伊勢崎清明高校「ショータイム」

作:小野里 康則(顧問創作)
演出:入山あやめ・小林 楓

あらすじ・概要

海に住むルカは得体のしれないものに誘拐されてしまった。得体の知れない者たちは、棒のようなものを振り何かをさせたいようだ。同じく誘拐されたトラはうまく課題をこなせるものの、ルカはうまくこなすことができない。元の海に戻りたいルカたちだったが、お目見えの時がせまり……。

感想

小道具ぐらいしかないほとんど何もないステージに腕にエラをつけたルカたちが、カラフルな色をした得体の知れない生き物(赤や青という色)にさらわれる。その者たちとは言葉が通じない(「うー」とか「あー」とかしか言わない)。途中までよく分からなかったのですが、どうやら人間達に捕まりイルカショーの訓練をさせれるイルカたちを比喩しているようです。もうすこしその比喩であることを分からせる判断もあってもよかったかなと思いますが、どちらが良いかは悩ましいですね。
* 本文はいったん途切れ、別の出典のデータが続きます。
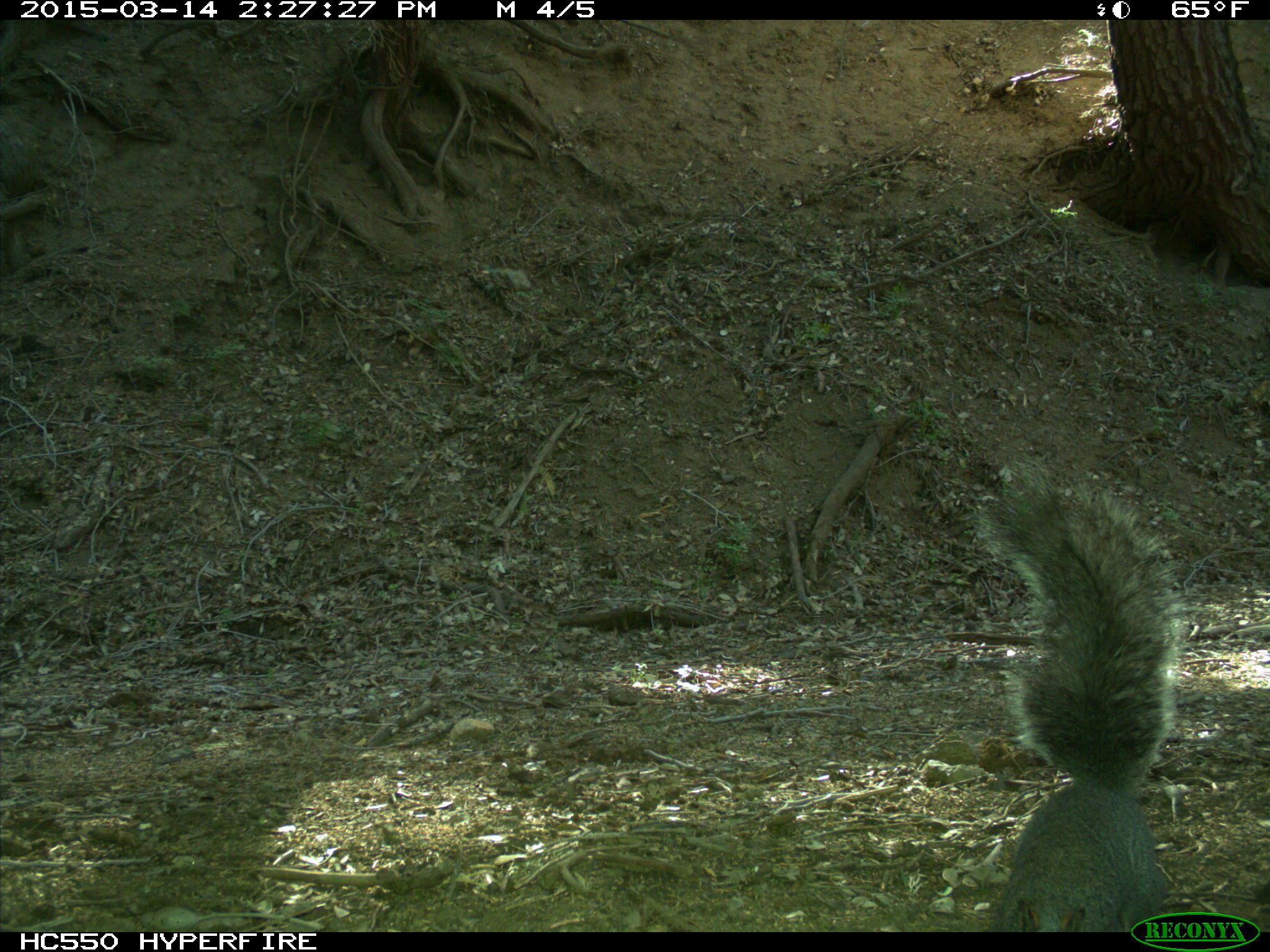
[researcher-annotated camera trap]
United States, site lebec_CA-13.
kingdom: Animalia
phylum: Chordata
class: Mammalia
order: Rodentia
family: Sciuridae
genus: Sciurus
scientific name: Sciurus carolinensis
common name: eastern gray squirrel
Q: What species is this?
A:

比喩的で難しい内容をよくがんばって演じていました。まして声が出せない人たちの演技というのは態度でするしかないわけで、そういう面での演劇らしさがあってよかったと思います。

ただ演劇は表現であって伝わってこそと考えたときは、もっと工夫がほしい。比喩表現も伝わなければ意味がない。ここはこういう比喩なんだよっていうだけでは舞台を作る側が楽しんでるだけで終わってしまいます。ラストシーンをみて解釈するならば、得体の知れない者たち(以下人間たち)に無理矢理振り回されて、いやいやながらも少しだけ気持ちを通わせてしまうという物語りです。であるならルカたちと人間たちの関係をもっともっと丁寧に作り込んでほしかった。ルカたちの人間たちへの気持ち、人間たちのルカたちに対する気持ち、そういうものを態度で示す。とても難しいけども、でもそれをしないとこの演劇は成立しない。
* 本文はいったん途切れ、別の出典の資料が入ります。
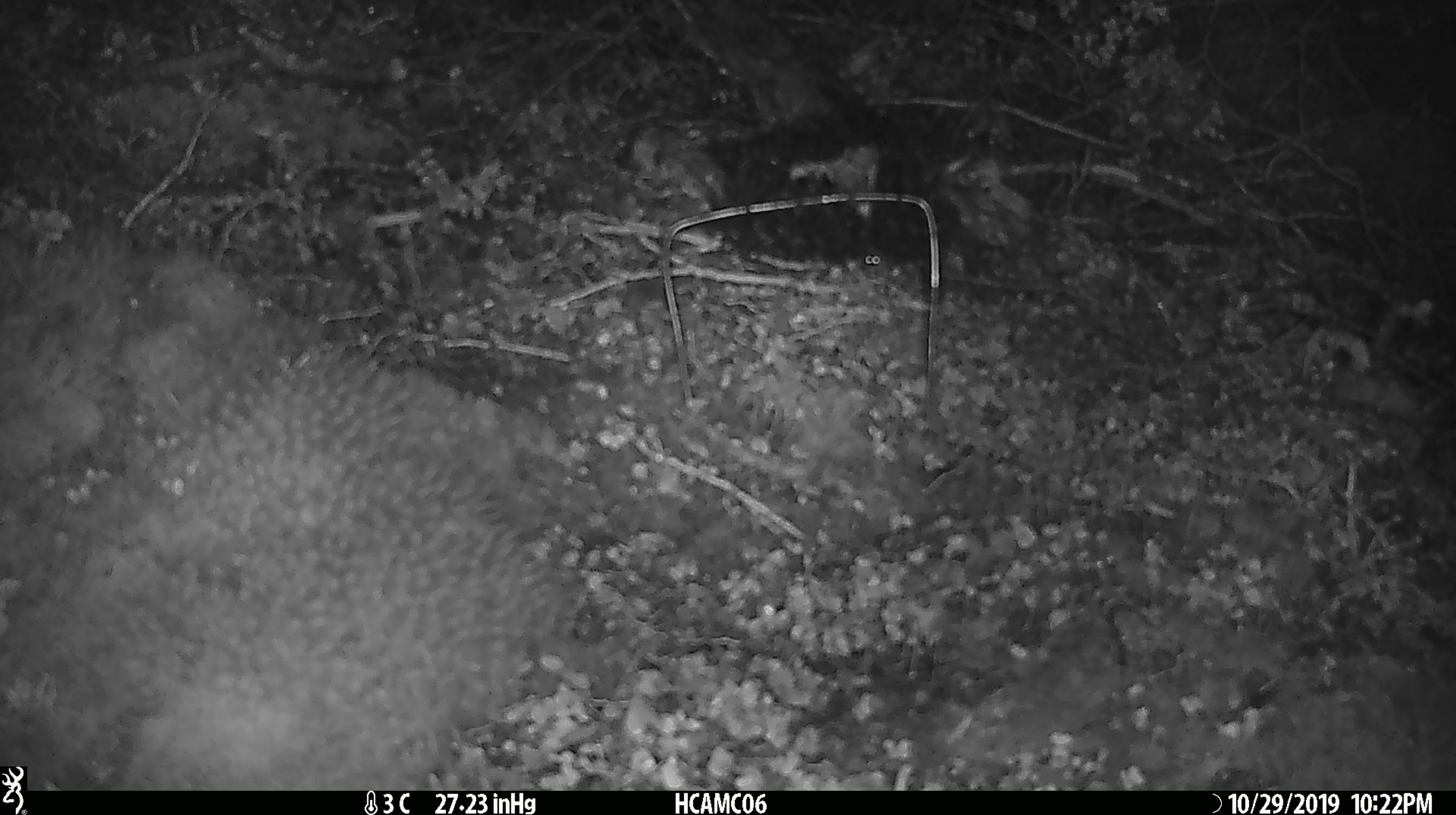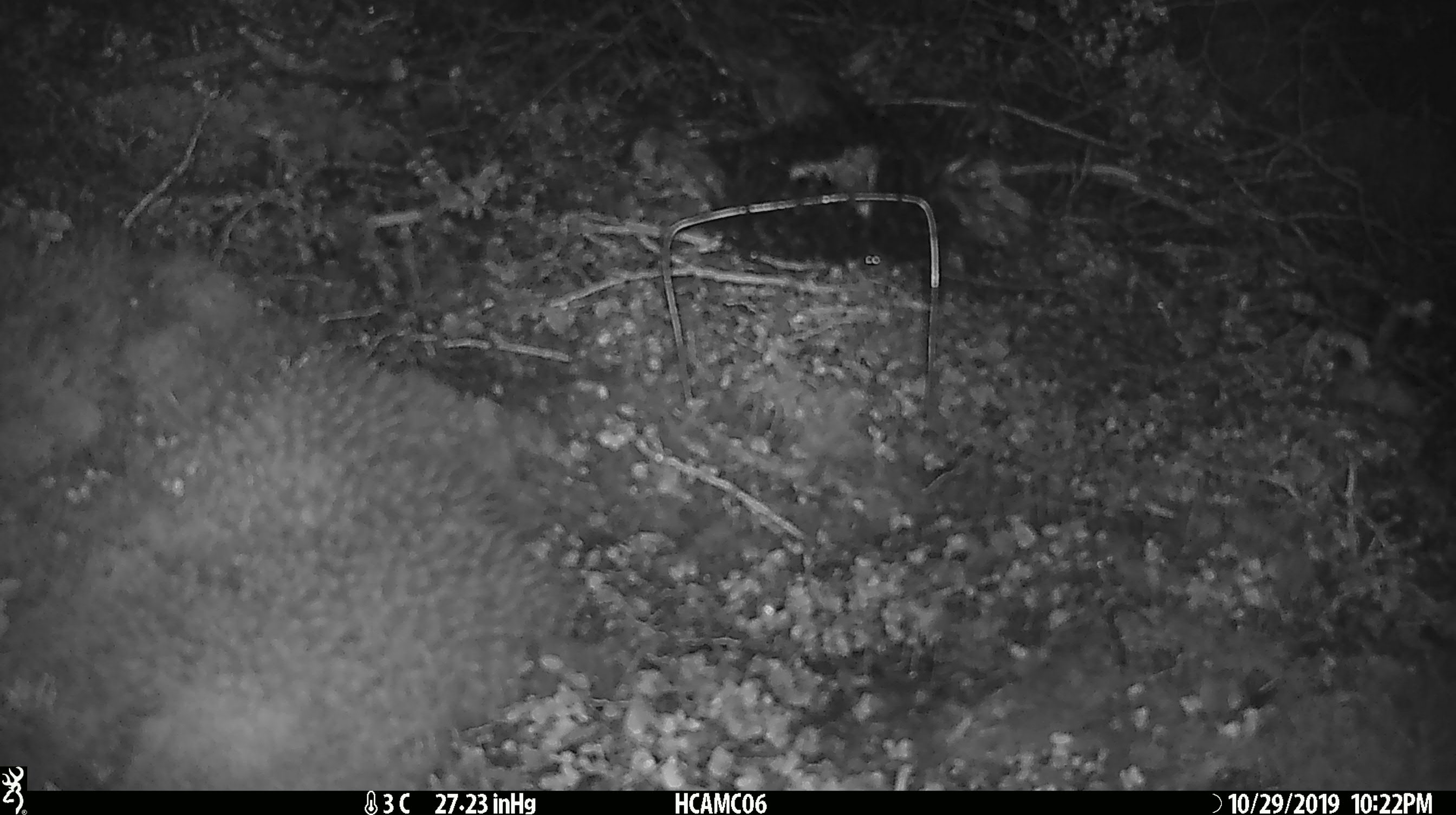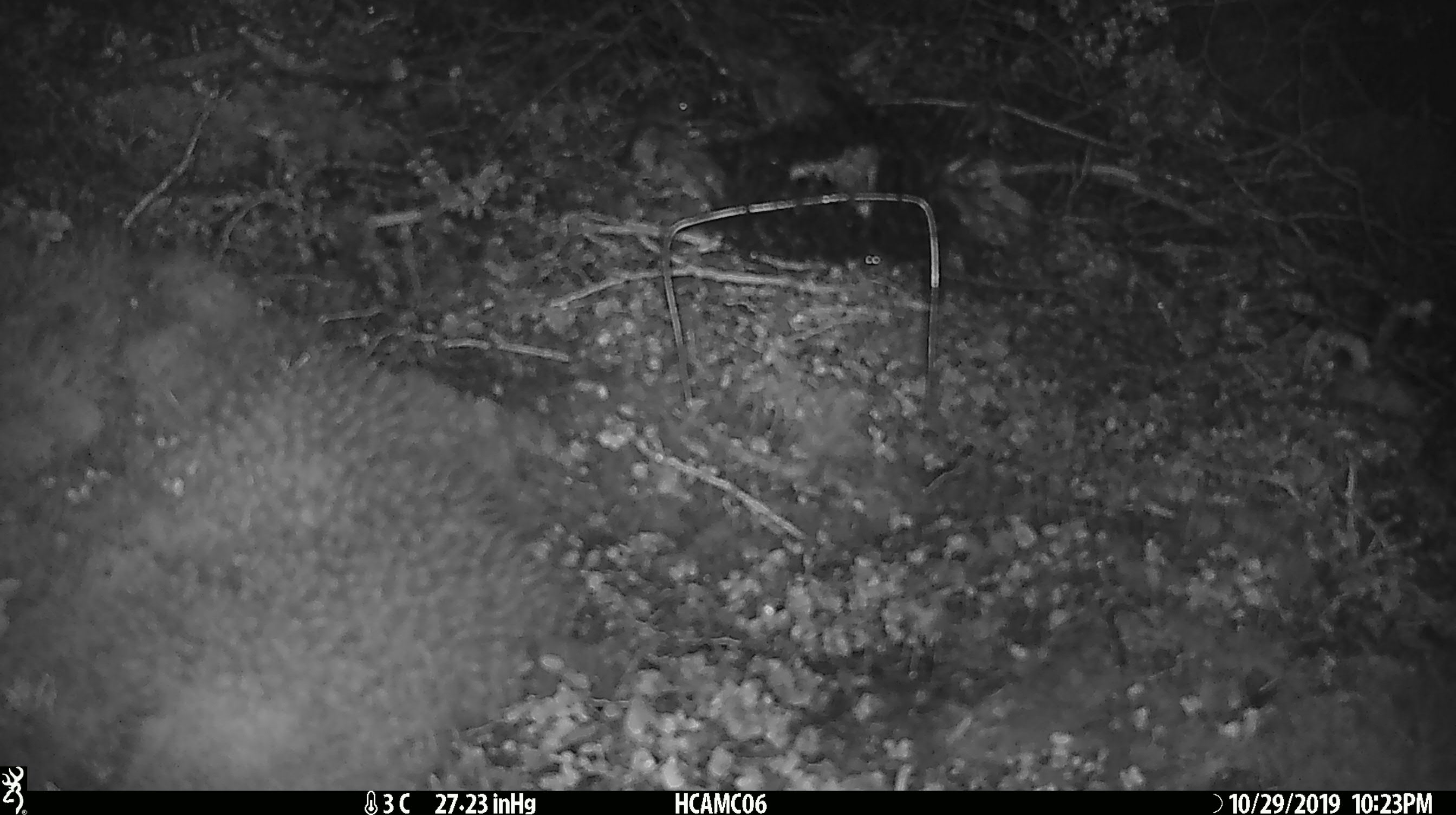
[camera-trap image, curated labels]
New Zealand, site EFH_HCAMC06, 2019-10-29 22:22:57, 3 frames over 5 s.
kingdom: Animalia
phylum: Chordata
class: Mammalia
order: Rodentia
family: Muridae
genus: Mus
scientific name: Mus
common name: mouse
もうひとつ重要な要素はルカがこなせなかった課題。あれはもっと難しいものにしないと、ワザと失敗しているのがあからさまで見ている側が引いてしまう。難しい課題であれば観客は自然と応援します。がんばれっ、がんばれっと。この「がんばれ」があると無いでは演劇全体から受ける印象が全然違います。うまく観客から「がんばれ」という気持ちを引き出すことが出来れば、最後のシーンでルカが「もう一度挑戦したい」と言うことも、そこで成功したとき「よかった!!」という気持ちも観客と共有することができます(カタルシスという奴です)。本当に難しくなってしまいラストシーンで2度3度挑戦したってそれはそれで演劇上何ら問題無いのですから(むしろその方が良いぐらいなのですから)、何かそういう課題を用意できなかったものかと非常にもったいなく感じました。

この2点がクリアされれば、見違える舞台となっただろうに惜しく感じました。突然救いにやって来る「エール」という存在の意味も意義もよく分からず最後まで疑問符だけが残ったんですが、その存在を無くしてもこの劇は十分成り立つのではないかと思います(現状だと明らかに要らない)。例えば海に面した水族館が地震などの出来事で救われるという設定でもいいわけですから。

劇全体としてきちんと丁寧に作っていました。よかったです。